Spatial questions about pictures
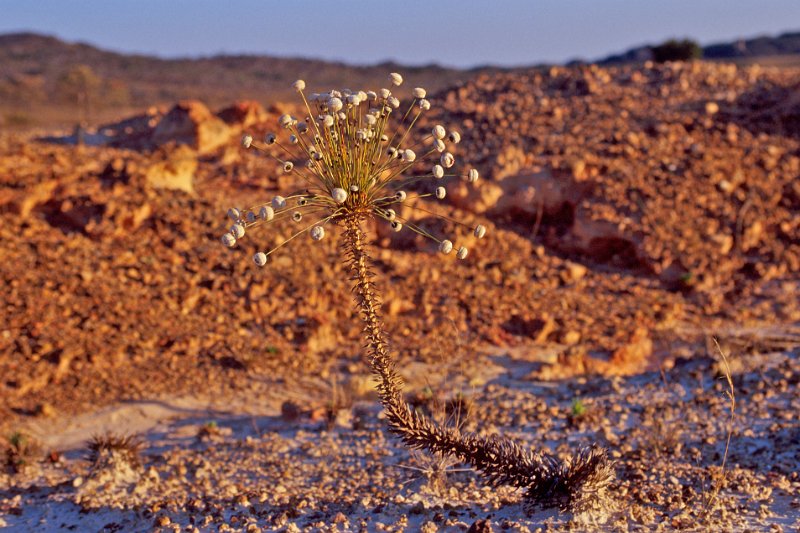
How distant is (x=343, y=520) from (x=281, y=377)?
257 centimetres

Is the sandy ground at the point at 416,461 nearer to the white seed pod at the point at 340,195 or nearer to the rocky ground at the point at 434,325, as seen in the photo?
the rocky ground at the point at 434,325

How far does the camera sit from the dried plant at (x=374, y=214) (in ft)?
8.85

--

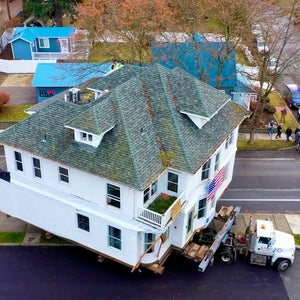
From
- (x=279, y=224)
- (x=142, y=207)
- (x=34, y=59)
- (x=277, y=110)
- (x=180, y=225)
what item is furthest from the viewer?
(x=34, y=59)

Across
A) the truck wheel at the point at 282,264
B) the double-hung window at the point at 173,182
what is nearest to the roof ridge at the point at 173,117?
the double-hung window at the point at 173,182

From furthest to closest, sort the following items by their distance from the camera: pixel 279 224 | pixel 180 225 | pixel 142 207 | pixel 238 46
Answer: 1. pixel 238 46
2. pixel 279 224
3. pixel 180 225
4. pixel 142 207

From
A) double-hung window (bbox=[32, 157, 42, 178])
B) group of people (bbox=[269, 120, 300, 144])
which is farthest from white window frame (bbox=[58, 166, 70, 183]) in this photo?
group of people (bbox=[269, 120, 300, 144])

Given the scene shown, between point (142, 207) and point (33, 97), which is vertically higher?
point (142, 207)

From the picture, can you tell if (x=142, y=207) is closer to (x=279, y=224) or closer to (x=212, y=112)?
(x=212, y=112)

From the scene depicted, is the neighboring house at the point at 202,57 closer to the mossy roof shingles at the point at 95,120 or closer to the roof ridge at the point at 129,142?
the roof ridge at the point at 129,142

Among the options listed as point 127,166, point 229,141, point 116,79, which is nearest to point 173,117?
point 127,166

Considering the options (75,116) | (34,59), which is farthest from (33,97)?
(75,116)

Goal of the exercise: Pick out every line in the rows above that contains the string "double", matching case exactly, and copy each such line in full.

Worked answer:
B) the double-hung window at the point at 173,182
the double-hung window at the point at 173,182
A) double-hung window (bbox=[32, 157, 42, 178])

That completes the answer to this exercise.